Reputation: 7
I am trying to extract dates from a set format of MONDAY, JUNE 14, 2021 from a sea of text in a data frame and create a new column for the extracted dates.
For example, the data frame looks like:
x | title | ii |
---|---|---|
xx | aldkla MONDAY, JUNE 14, 2021 slkfdklkdj | lkskjdfkdlskld |
yy | alksflksd TUESDAY, November, 23, 2020 alfjsldjf | sfdadsf |
And I am trying to create the end product to be:
x | title | ii | Date |
---|---|---|---|
xx | aldkla MONDAY, JUNE 14, 2021 slkfdklkdj | lkskjdfkdlskld | 2021-06-14 |
yy | alksflksd TUESDAY, November, 23, 2020 alfjsldjf | sfdadsf | 2020-11-23 |
Currently, I have been using the library datefinder because I found it to be able to convert the str to date the best. However, once I start using it with a dataframe it does work. This is what I put.
df = dataframe #the example above
Date = datefinder.find_dates(df.title)
for match in Date:
df["time"] = match
Is there a better method?
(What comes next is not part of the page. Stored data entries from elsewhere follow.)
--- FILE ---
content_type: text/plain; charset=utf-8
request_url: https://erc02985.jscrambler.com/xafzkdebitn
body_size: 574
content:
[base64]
Or am I going about this all wrong?
Upvotes: 1
Views: 1375
Reputation: 5601
# method 1
obj = df['title']
Date = pd.to_datetime(obj.str.replace(r'^.*?(\w+)[\s,]+(\d+)[\s,]+(\d{4}).*?$', r'\1-\2-\3'),
format='%B-%d-%Y',
errors='ignore')
# method 2
import datefinder
Date = df['title'].map(datefinder.find_dates).map(list).str[0]
Upvotes: 0
Reputation: 25544
dateutil's parser does a good job with kwarg fussy=True
:
import pandas as pd
from dateutil import parser
s = pd.Series(["aldkla MONDAY, JUNE 14, 2021 slkfdklkdj", "alksflksd TUESDAY, November, 23, 2020 alfjsldjf"])
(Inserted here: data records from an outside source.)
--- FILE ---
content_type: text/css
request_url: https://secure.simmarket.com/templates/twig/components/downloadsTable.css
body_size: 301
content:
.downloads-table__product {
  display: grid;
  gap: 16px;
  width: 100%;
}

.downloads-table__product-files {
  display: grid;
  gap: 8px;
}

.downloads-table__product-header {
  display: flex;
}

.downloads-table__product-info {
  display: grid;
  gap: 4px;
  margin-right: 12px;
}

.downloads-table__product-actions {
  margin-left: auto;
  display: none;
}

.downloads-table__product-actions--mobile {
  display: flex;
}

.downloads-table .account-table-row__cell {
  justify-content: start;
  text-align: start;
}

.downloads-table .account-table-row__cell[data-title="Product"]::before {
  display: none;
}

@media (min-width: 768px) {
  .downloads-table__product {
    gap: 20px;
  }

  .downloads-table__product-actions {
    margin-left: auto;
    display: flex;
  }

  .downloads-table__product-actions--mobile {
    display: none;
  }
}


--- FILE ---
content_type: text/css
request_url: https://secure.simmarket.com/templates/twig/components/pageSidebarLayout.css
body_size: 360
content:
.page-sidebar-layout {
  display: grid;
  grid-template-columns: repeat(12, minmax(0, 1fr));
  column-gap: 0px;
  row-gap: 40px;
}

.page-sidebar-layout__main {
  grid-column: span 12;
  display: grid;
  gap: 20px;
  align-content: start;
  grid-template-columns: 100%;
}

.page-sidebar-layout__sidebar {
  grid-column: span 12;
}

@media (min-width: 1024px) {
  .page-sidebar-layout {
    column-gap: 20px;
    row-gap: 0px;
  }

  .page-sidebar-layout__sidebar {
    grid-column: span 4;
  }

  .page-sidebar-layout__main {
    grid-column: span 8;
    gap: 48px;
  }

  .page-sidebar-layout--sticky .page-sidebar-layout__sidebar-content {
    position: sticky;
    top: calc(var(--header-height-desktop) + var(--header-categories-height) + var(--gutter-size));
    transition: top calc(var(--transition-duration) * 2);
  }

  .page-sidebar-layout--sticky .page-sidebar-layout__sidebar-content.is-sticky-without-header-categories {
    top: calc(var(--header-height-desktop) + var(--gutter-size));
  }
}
s.apply(parser.parse, fuzzy=True)
>>>
0 2021-06-14
1 2020-11-23
dtype: datetime64[ns]
Upvotes: 2
Reputation: 520928
Using str.replace
along with to_datetime
:
df["Date"] = pd.to_datetime(df["title"].str.replace(r'\b([^\s,]+),? (\d+), (\d{4})\b', r'\1\2\3'), format='%B%d%Y', errors='ignore')
One slight potential problem with the above might occur if the days in your text dates are not zero left padded. In that case, more work would be needed to get those dates to parse properly.
Upvotes: 1